> _What the task asks_
Convert each line of the records below into an item in a numbered list, and leave out any blank lines.

[Excerpts from a spatial reasoning dataset]
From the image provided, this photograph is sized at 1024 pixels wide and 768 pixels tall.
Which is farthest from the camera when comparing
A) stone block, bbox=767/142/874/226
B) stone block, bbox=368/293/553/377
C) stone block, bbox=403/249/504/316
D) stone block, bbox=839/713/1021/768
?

> _Correct result_
1. From the image provided, this photograph is sized at 1024 pixels wide and 768 pixels tall.
2. Which is farthest from the camera when comparing
3. A) stone block, bbox=767/142/874/226
4. B) stone block, bbox=368/293/553/377
5. C) stone block, bbox=403/249/504/316
6. D) stone block, bbox=839/713/1021/768
7. ?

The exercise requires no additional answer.